● **DATASET EXTRACT**:
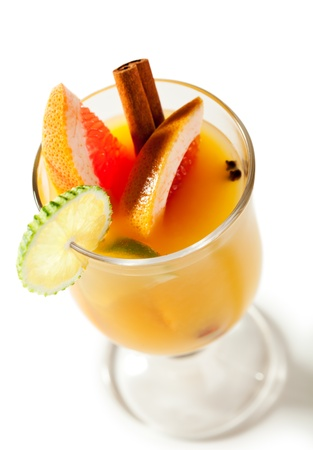 alcoholic beverage: Warm Drink - Mulled White Wine with Spice and Lime and Grapefruit Stock Photo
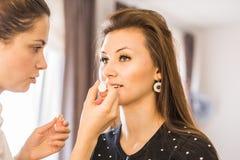 Closeup of a makeup artist at work Stock Photography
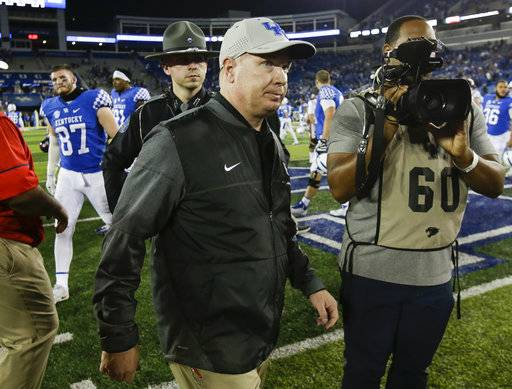 Kentucky head coach Mark Stoops leaves the field after being defeated by Mississippi in an NCAA college football game Saturday, Nov. 4, 2017, in Lexington, Ky.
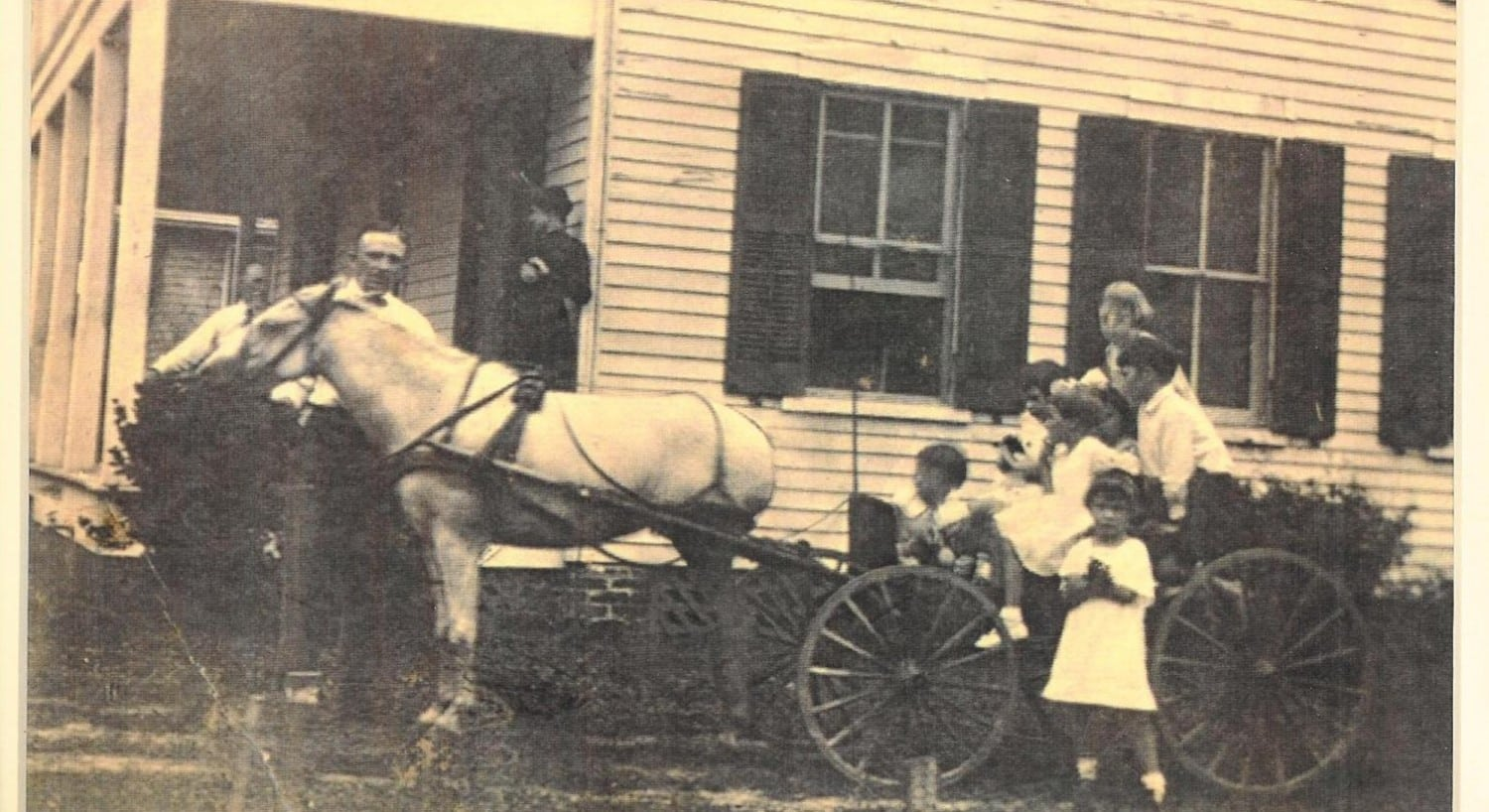 Vintage photo of a family in a horse-drawn buggy pulling up to a porch of a white house.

● **WHAT YOU SHOULD DO**:
Word for word, write out the lines above running from the one with "Closeup of a" up to and including the one with "Kentucky head coach". Drop any picture.

● **THE COMPLETED TASK**:
 Closeup of a makeup artist at work Stock Photography
 Kentucky head coach Mark Stoops leaves the field after being defeated by Mississippi in an NCAA college football game Saturday, Nov. 4, 2017, in Lexington, Ky.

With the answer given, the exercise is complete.